Leading Texas Republicans on Monday asked the Obama administration for greater flexibility to administer Medicaid — a move that has gotten little traction in the past — while reiterating that they would not participate in an expansion of the program under the Affordable Care Act.
“Any expansion of Medicaid in Texas is simply not worth discussing,” state Sen. Charles Schwertner, R-Georgetown, chairman of the Senate Committee on Health and Human Services, said at a press conference.
Schwertner and Lt. Gov. Dan Patrick both told reporters that the federal-state health insurance program for the elderly and disabled was on an “unsustainable trajectory” of growing costs. In a letter, they asked the federal government for more wiggle room to administer the program, requesting cost-cutting changes to its benefits packages and seeking to require that Medicaid beneficiaries have or seek employment to get health coverage.
Similar requests by former Gov.
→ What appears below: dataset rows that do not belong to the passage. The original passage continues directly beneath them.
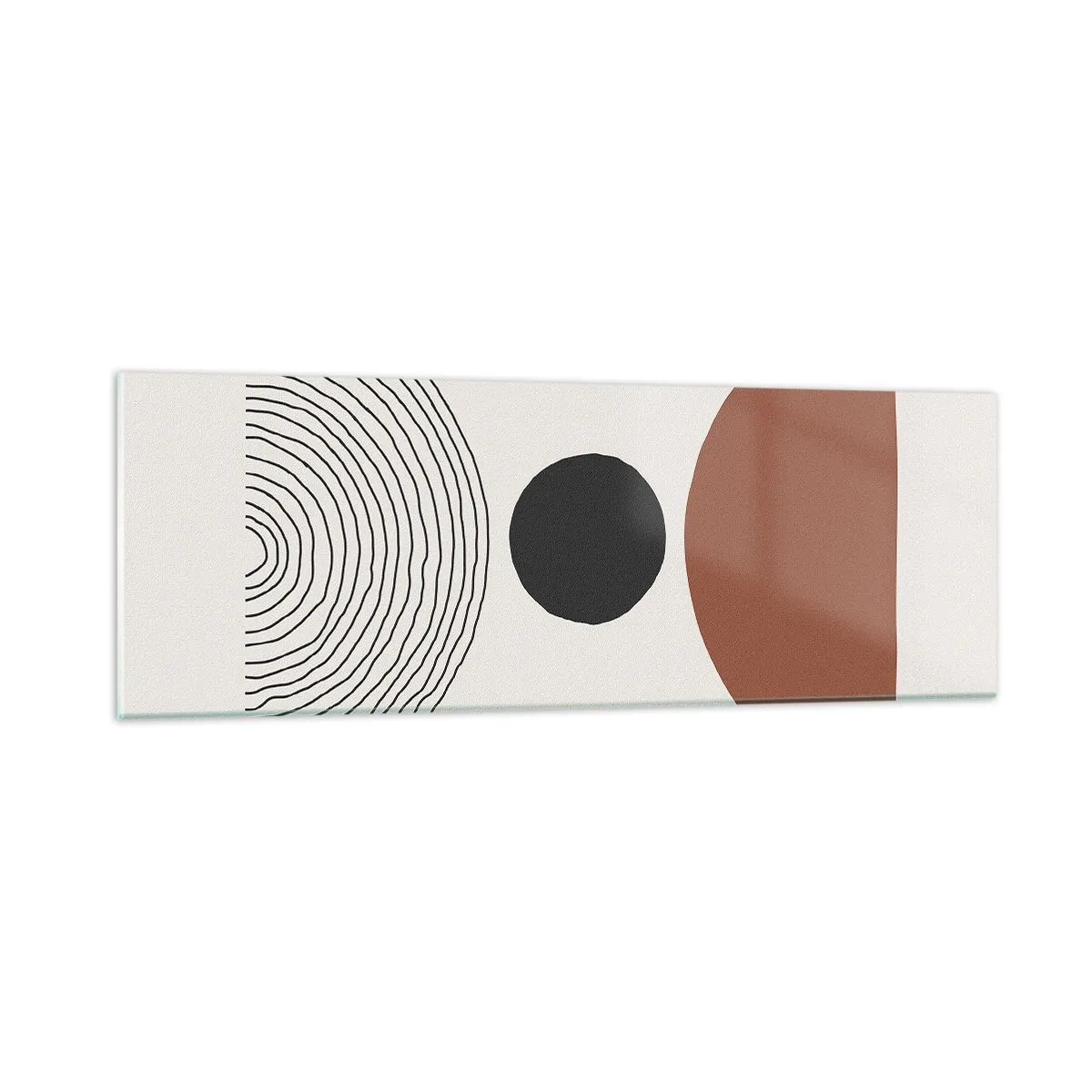 Obraz na szkle - W centrum uwagi - 90x30 cm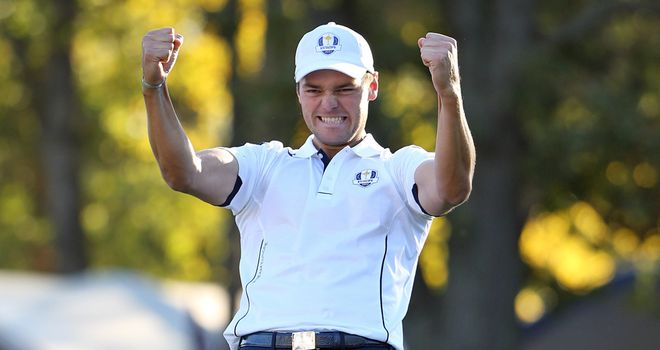Martin Kaymer: Holed the decisive putt for Europe at Medinah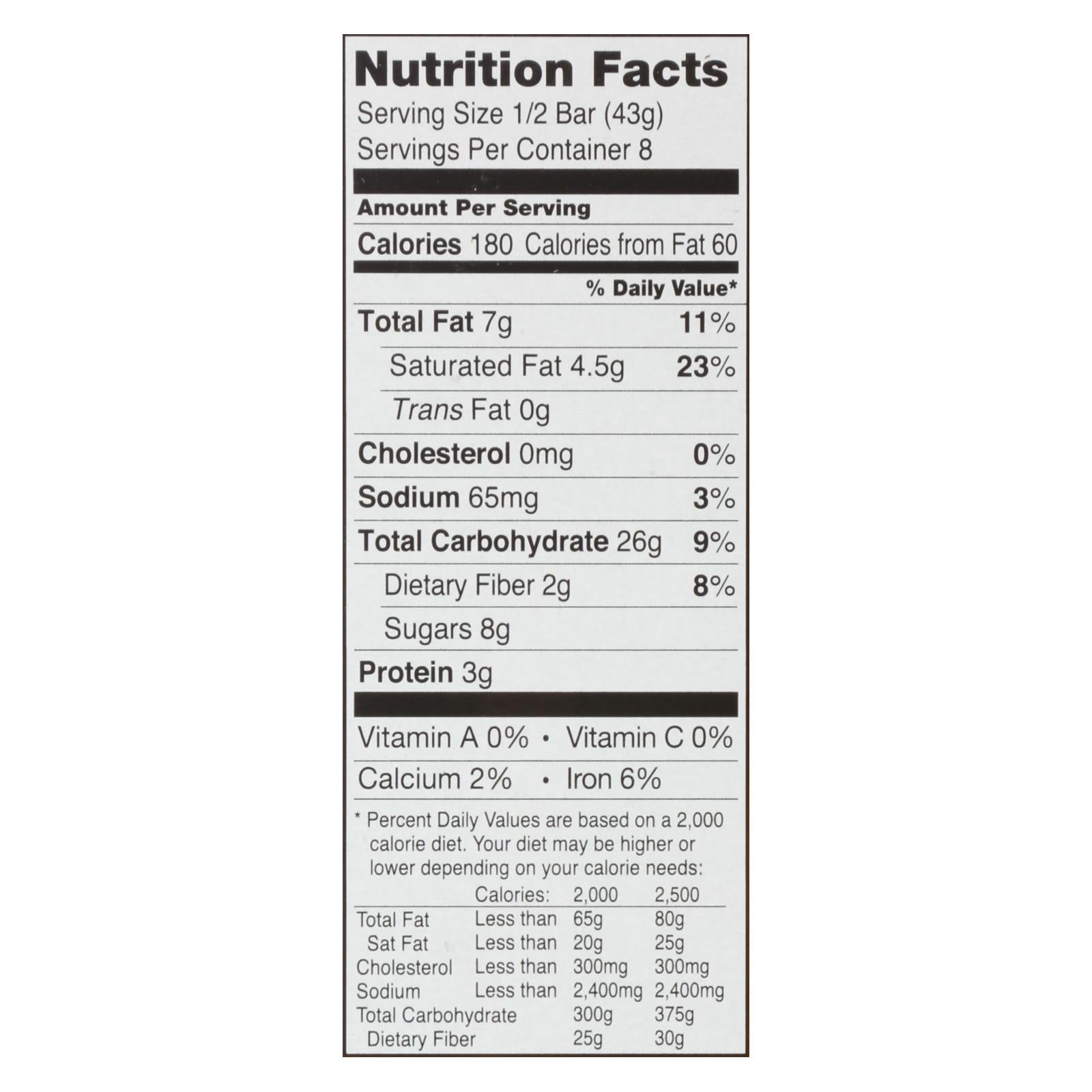 Bobo's Oat Bars - Oat Bar - Peanut Butter Chocolate Chip - Case of 6 - 4 pk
Rick Perry for flexibility in spending Medicaid dollars failed under both Democratic and Republican presidents.
[…]
State Rep. Garnet Coleman, D-Houston, said Monday that the proposals were “a non-starter and everyone knows it.”
“We should be following the example of other Republican states who are finding fiscally responsible solutions to closing the coverage gap rather than increasing it,” Coleman said in a statement.
About the only way sillier would have been if Patrick et al had included a photo with their note of a Medicaid recipient, blindfolded and with his feet bound to a chair, holding up a newspaper with today’s date on it, ransom note-style. An appropriate response from the President would be something like this:
And then we could all pretend none of this ever happened, and go about our business.